## BEGIN TEXT
I've had dinghies flip on me a couple times, once underway and once on the mooring during an 80 mph wind storm. There was a Stiletto cat that flipped during that storm as well. The motor was on it both times, fortunately we're on fresh water so no permanent damage was done. The guy with the cat can't say that. Now I don't tow long distance with the motor on, and I also pull the drain plug. Less drag with the motor off too.


----------



## capecodda (Oct 6, 2009)

For a 2 week cruise, we'd take the dingy. Here's our protocol:

If (calm weather, inland, short distance) then (tow with motor on)
If (not so calm weather, longer distance) then (tow with motor on stern rail of sailboat)
if (offshore passage, longer yet, uncertain weather) then (deflate and secure on deck)

chances are you will spend most of your time in the first 2 if's.

Have fun.


----------



## RichH (Jul 10, 2000)

Roll it up and store it on your foredeck.

When towing, don't leave the engine on the dink; unless you know how to get all the water out of the outboard engine, after the dink and outboard 'inverts' during a heavy sea state.


----------



## cdsnyder83 (Jun 25, 2015)

Great input! You guys gave me a lot of info that I never thought of (deflate the inflatable and store on the deck... that actually did not occur to me)


----------



## Minnewaska (Feb 21, 2010)

If you're going to do the inflate/deflate route, a 12v electric pump is really nice, especially if you deflate significantly. Just topping up a small amount by hand or foot isn't so laborious. A big round trip daily gets old fast. 

I would rather have it on deck, if practical and insignificant effort, but towing is done commonly. I bet you end up doing both, being up on deck, if the weather looks rough, towing if tame.

I'm not familiar with your cruising grounds. Will you be anchoring at all? Are there plenty of marinas, where you can tell one to pound salt and move on, if they don't want your dinghy in the water? I think it's only an issue, if things are tight and it would be in others way. Some marinas get around that, by having a separate dinghy dock to bring it to, so it won't block the fairway or blow into your neighbors. Others don't care.


----------



## CarbonSink62 (Sep 29, 2011)

I just bought an inflatable and engine this year.*

I noticed no drag during our cruise this summer.

I kept the engine on the stern rail except for 2 very short runs in protected water.

Here's how I towed it:
The bowline was secured to the port stern cleat with all of it out (about 25').
The towing bridle was on the stbd cleat.
I brought in the towing bridle until the bowline started to slack and secured it there.

The bridle takes all the force and the back up line stays out of the water.

Ken

*North Atlantic Inflatables DB300-AL & Tohatsu 3.5 4stroke very happy with both.


----------



## fallard (Nov 30, 2009)

CarbonSink62 said:


> I just bought an inflatable and engine this year.*
> 
> I noticed no drag during our cruise this summer.


Try pulling your dinghy toward your sailboat while underway and you'll get an idea of the actual drag. A lighter dinghy will not be as bad as a heavy dinghy with motor still attached. Can't believe the drag is zero.


----------



## RobGallagher (Aug 22, 2001)

SanderO said:


> YES tow it... it can be a life boat and it can get you to shore when you anchor...


Or a tow boat if you engine starts acting up.
## END TEXT
INSTRUCTION 1:
Check each statement below against the forum thread on towing dinghies above. Answer yes or no for each, quoting the words of the forum thread that decide it.
(a) One poster kept the outboard on the stern rail except for two very short runs in protected water.
(b) The poster whose dinghies flipped says the water there is salt.
(c) For an offshore passage, capecodda's protocol is to tow the dinghy with the motor on.
## BEGIN GIVEN DATA
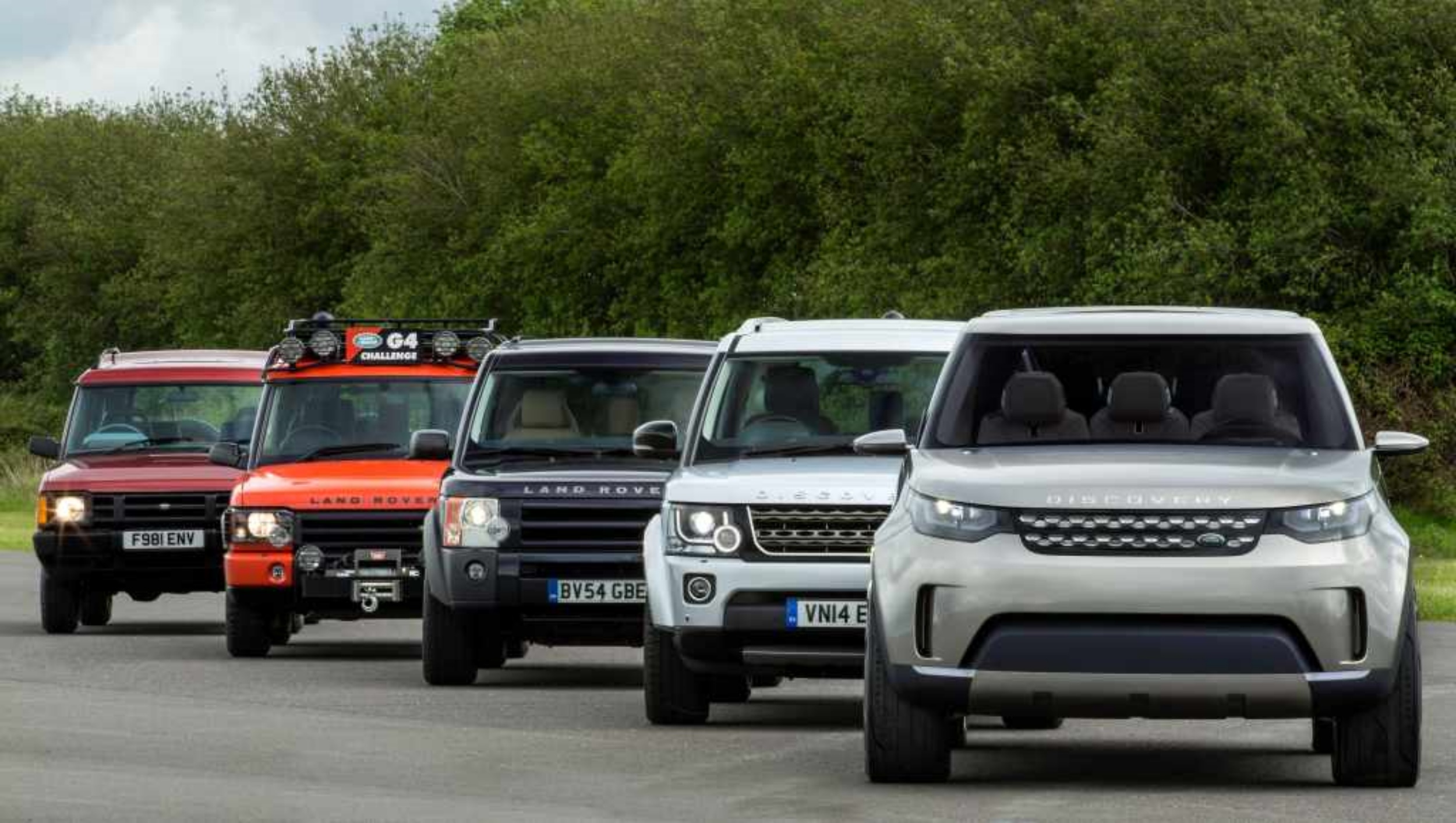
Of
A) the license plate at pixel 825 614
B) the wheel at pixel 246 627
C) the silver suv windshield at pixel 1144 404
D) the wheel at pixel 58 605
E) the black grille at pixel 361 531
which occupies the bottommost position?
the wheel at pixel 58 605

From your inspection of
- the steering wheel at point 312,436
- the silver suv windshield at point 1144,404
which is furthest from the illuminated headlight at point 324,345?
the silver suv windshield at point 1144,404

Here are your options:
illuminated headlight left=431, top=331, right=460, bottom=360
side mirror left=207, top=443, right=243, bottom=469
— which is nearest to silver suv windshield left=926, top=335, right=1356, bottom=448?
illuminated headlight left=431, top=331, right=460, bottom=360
## END GIVEN DATA
## BEGIN GIVEN DATA
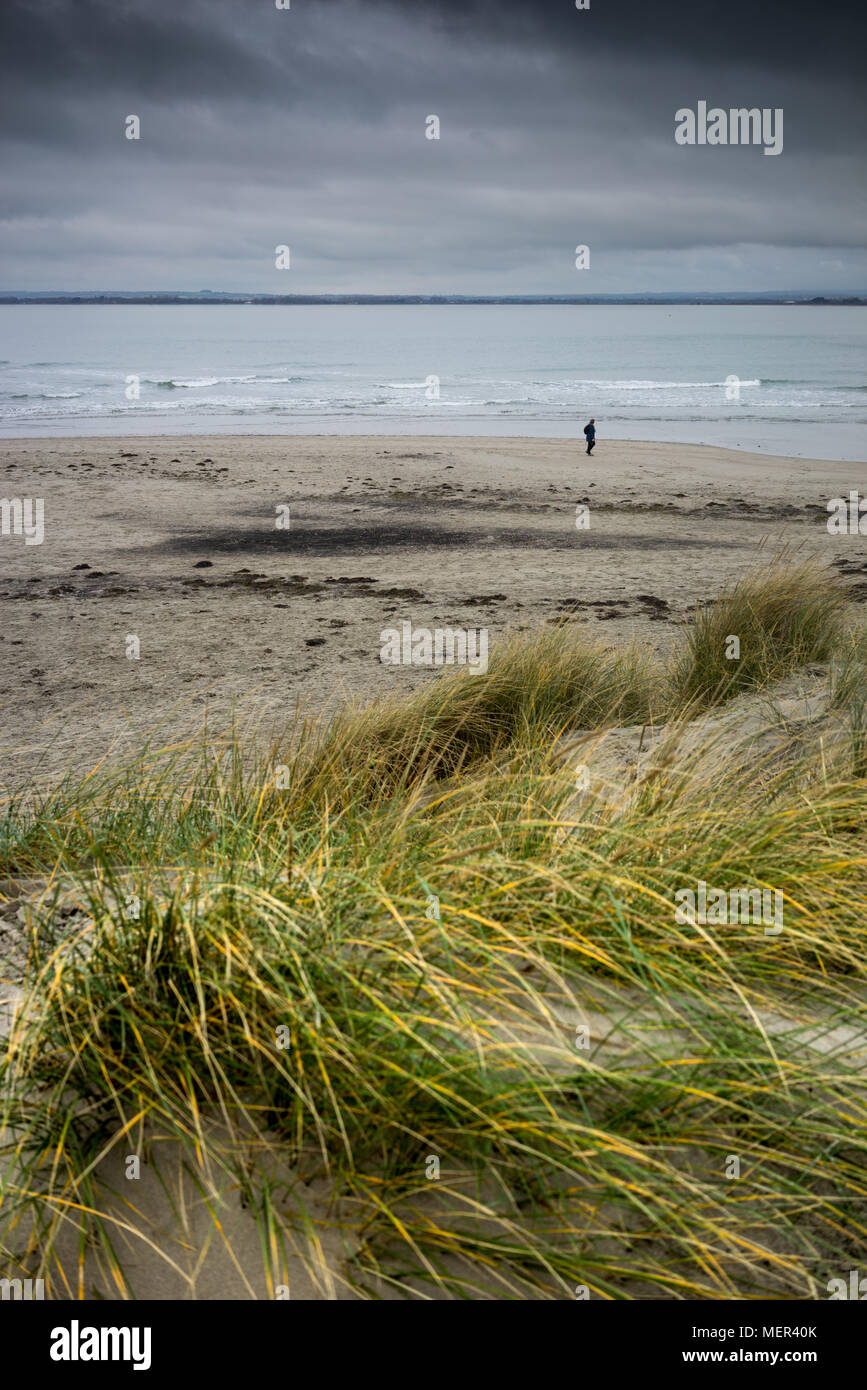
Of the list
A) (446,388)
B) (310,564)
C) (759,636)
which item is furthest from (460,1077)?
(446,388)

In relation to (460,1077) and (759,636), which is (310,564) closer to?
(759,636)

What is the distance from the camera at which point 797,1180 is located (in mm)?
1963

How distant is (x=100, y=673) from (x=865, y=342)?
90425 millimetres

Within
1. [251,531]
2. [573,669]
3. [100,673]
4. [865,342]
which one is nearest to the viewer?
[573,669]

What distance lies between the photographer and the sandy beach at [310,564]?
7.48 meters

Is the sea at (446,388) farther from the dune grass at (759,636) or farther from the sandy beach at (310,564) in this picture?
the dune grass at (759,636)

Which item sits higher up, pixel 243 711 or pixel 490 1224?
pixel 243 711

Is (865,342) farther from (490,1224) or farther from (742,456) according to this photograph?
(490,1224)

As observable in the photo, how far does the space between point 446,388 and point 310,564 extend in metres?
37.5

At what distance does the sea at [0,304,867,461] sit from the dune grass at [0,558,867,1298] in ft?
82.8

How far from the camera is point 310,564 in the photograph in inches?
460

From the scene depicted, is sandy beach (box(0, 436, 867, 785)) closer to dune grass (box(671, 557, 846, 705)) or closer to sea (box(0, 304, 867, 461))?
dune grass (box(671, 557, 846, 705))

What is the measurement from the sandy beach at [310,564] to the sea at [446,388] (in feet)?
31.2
## END GIVEN DATA
INSTRUCTION 2:
Please locate and copy every line of the entries above that contains the word "silver". Case counts.

TASK OUTPUT 1:
(a) Yes: "I kept the engine on the stern rail except for 2 very short runs in protected water."
(b) No: "fortunately we're on fresh water so no permanent damage was done"
(c) No: "if (offshore passage, longer yet, uncertain weather) then (deflate and secure on deck)"

TASK OUTPUT 2:
C) the silver suv windshield at pixel 1144 404
- the silver suv windshield at point 1144,404
the silver suv windshield at point 1144,404
— which is nearest to silver suv windshield left=926, top=335, right=1356, bottom=448?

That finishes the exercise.